Falls are not a normal part of the aging process, and most falls can be prevented. The number one cause of falls for older adults is poor balance, according to a study published in the Canadian medical journal The Lancet in October 2012. Thanks to the National Institutes of Health, here are some simple lower-body exercises that you can do at home or even when you are out and about to improve your balance:

  • Stand on One Foot: You can do this exercise while waiting for the bus or standing in line at the grocery store. To get started, stand on one foot behind a sturdy chair or other secured furniture, holding on for balance. Hold this position for up to 10 seconds. Repeat 10-15 times. Repeat 10-15 times with other leg. Repeat 10-15 more times with each leg.
  • Back Leg Raise: This exercise strengthens your buttocks and lower back. Begin by standing behind a sturdy chair, holding on for balance. Breathe in slowly. Breathe out and slowly lift one leg straight back without bending your knee or pointing your toes. Try not to lean forward. The leg you are standing on should be slightly bent. Hold position for 1 second. Breathe in as you slowly lower your leg. Repeat 10-15 times. Repeat 10-15 times with other leg. Repeat 10-15 more times with each leg.
  • Heel-to-Toe Walk: Start by positioning the heel of one foot just in front of the toes of the other foot. Your heel and toes should touch or almost touch. Get started by choosing a spot ahead of you and focus on it to keep you steady as you walk. Take a step. Put your heel just in front of the toe of your other foot. Repeat for 20 steps.
  • Knee Curl: Walking and climbing stairs are easier when you do this exercise. Begin by standing behind a sturdy chair, holding on for balance. Lift one leg straight back without bending your knee or pointing your toes. Breathe in slowly. Breathe out as you slowly bring your heel up toward your buttocks, as far as possible. Bend only from your knee, and keep your hips still. The leg you are standing on should be slightly bent. Hold position for 1 second. Breathe in as you slowly lower your foot to the floor. Repeat 10-15 times. Repeat 10-15 times with other leg. Repeat 10-15 more times with each leg.

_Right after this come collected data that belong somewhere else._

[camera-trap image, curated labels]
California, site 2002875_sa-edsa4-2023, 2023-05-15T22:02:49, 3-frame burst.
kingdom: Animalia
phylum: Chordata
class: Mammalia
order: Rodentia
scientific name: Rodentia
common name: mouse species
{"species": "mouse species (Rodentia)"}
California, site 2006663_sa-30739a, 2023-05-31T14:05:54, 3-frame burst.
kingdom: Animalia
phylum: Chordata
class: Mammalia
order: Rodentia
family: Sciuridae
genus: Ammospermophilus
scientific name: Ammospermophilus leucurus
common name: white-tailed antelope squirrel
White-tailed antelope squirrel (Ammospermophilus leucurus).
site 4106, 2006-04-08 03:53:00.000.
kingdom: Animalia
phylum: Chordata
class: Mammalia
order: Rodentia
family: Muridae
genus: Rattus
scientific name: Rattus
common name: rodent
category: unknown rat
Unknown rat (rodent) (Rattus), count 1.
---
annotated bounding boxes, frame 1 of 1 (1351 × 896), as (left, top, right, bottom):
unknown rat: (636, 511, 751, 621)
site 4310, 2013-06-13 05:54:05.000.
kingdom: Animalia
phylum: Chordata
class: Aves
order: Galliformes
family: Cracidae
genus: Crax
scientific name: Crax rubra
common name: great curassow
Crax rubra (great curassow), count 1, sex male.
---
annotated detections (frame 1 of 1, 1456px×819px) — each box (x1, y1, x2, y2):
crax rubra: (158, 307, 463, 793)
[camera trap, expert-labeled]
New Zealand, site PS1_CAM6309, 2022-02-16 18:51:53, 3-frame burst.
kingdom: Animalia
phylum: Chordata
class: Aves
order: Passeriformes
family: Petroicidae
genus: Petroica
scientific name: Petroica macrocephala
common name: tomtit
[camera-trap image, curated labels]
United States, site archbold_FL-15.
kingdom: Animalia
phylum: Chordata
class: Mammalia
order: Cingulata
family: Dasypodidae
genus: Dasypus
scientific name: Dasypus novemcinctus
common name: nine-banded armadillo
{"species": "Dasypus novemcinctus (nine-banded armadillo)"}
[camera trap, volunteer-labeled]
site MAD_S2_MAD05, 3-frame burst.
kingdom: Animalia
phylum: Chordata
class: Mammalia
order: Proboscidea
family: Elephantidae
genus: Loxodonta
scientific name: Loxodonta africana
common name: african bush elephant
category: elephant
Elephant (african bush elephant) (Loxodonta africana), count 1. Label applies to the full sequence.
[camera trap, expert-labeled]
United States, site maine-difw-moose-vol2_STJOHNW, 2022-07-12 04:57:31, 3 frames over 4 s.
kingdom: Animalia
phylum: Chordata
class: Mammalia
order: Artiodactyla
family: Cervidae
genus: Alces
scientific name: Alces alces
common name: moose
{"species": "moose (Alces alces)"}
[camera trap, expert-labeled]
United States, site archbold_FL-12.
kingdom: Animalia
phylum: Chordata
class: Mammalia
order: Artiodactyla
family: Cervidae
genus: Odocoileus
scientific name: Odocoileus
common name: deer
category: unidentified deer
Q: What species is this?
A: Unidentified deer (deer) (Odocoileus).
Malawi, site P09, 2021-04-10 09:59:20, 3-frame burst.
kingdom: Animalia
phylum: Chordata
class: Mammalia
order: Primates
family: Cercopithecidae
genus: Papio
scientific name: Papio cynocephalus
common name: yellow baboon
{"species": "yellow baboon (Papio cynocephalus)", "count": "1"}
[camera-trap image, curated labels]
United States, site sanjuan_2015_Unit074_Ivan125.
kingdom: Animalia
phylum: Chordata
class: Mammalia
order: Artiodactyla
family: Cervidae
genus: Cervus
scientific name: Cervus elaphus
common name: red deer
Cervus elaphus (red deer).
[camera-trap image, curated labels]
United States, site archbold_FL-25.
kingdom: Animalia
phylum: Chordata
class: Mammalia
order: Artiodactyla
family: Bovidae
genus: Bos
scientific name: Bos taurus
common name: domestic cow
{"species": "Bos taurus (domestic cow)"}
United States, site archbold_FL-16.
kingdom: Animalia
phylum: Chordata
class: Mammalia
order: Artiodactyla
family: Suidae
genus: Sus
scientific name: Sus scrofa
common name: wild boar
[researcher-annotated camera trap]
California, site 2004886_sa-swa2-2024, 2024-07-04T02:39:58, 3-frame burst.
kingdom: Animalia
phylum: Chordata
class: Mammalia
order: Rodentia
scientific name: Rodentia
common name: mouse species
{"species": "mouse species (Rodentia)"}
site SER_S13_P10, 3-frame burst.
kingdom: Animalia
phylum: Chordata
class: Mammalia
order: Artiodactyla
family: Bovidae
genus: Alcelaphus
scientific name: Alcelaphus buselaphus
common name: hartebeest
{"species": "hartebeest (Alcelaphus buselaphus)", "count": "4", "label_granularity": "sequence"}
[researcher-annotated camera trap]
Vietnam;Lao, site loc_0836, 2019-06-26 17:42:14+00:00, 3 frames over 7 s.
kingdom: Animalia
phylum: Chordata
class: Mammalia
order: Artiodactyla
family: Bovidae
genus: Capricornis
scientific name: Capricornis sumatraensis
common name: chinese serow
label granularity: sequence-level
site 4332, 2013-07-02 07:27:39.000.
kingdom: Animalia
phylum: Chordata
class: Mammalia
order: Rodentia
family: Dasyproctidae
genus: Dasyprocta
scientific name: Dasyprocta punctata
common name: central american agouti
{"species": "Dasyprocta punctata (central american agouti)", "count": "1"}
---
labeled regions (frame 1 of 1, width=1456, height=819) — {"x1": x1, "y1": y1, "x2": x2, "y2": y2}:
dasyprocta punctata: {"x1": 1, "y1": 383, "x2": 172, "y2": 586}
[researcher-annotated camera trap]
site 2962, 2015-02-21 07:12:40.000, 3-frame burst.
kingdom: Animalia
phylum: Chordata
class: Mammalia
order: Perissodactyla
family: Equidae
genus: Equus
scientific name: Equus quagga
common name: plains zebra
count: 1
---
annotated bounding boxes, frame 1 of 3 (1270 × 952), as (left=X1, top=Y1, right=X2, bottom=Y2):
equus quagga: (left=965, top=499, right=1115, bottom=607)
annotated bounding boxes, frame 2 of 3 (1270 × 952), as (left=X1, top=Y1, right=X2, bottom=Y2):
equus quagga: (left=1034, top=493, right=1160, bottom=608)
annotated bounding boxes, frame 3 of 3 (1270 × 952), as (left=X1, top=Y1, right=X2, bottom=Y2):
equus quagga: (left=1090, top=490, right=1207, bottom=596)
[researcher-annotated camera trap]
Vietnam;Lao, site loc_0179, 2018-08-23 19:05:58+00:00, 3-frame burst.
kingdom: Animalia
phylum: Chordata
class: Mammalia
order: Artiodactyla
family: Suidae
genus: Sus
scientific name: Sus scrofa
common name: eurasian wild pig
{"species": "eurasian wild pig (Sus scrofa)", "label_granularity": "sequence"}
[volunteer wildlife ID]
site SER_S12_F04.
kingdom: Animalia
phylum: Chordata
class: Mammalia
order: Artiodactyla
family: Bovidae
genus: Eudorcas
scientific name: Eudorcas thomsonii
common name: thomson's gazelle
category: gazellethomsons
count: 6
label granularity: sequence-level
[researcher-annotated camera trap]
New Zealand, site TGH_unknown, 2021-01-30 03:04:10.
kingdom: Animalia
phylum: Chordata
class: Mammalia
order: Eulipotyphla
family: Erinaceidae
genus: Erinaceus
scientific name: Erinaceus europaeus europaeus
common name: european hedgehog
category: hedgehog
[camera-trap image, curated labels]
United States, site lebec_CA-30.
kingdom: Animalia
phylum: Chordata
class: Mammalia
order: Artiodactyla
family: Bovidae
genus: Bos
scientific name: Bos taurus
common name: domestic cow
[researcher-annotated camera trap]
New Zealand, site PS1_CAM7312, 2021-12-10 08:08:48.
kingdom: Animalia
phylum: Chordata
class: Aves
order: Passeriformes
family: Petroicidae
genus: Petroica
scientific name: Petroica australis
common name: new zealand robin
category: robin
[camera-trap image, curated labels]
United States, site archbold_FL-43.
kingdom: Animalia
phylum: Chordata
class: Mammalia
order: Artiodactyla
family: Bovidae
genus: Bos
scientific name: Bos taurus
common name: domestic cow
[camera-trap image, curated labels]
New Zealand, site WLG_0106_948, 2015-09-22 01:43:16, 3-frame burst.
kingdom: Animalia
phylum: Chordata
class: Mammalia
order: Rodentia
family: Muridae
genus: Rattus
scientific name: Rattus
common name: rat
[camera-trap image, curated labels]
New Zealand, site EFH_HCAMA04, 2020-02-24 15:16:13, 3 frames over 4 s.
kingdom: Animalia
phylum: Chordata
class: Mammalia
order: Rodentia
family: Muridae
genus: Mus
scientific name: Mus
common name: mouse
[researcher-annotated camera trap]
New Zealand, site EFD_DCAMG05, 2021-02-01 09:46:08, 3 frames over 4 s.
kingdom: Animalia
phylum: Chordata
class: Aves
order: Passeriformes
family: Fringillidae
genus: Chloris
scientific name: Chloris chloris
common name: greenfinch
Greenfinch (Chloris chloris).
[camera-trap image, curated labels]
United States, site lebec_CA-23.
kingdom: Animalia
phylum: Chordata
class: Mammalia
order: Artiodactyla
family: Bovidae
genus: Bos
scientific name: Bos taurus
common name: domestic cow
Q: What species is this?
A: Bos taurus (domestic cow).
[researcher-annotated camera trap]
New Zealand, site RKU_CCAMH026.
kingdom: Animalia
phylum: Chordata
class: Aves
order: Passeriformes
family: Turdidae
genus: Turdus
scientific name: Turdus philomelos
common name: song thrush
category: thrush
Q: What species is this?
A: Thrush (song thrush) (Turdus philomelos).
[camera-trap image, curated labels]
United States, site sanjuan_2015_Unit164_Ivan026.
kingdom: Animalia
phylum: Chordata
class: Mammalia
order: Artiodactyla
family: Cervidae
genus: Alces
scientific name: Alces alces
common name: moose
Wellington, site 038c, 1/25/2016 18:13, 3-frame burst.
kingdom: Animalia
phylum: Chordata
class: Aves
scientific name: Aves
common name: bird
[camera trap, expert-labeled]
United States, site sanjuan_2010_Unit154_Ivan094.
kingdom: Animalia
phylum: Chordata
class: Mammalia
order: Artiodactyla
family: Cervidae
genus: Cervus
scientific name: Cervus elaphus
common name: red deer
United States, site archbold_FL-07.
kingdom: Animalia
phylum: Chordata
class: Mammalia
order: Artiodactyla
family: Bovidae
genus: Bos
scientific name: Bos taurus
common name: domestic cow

  • Balance Walk: Good balance helps you walk safely and avoid tripping and falling over objects in your way. Begin by raising your arms to sides, shoulder height. Choose a spot ahead of you and focus on it to keep you steady as you walk. Walk in a straight line with one foot in front of the other. As you walk, lift your back leg. Pause for 1 second before stepping forward. Repeat for 20 steps, alternating legs.
  • Chair Stand: This exercise, which strengthens your abdomen and thighs, will make it easier to get in and out of the car. If you have knee or back problems, talk with your doctor before trying this exercise. Sit toward the front of a sturdy, armless chair with knees bent and feet flat on floor, shoulder-width apart. To get started, lean back with your hands crossed over your chest. Keep your back and shoulders straight throughout exercise. Breathe in slowly. Breathe out and bring your upper body forward until sitting upright. Extend your arms so they are parallel to the floor and slowly stand up. Breathe in as you slowly sit down. Repeat 10-15 times. Rest; then repeat 10-15 more times.

Hearing, your inner ear, sense of touch and eyesight, also play into balance. If you have any concerns about your balance, you should talk to your doctor to rule out any medication interactions or sensory deficiencies and ask for advice when starting a workout routine.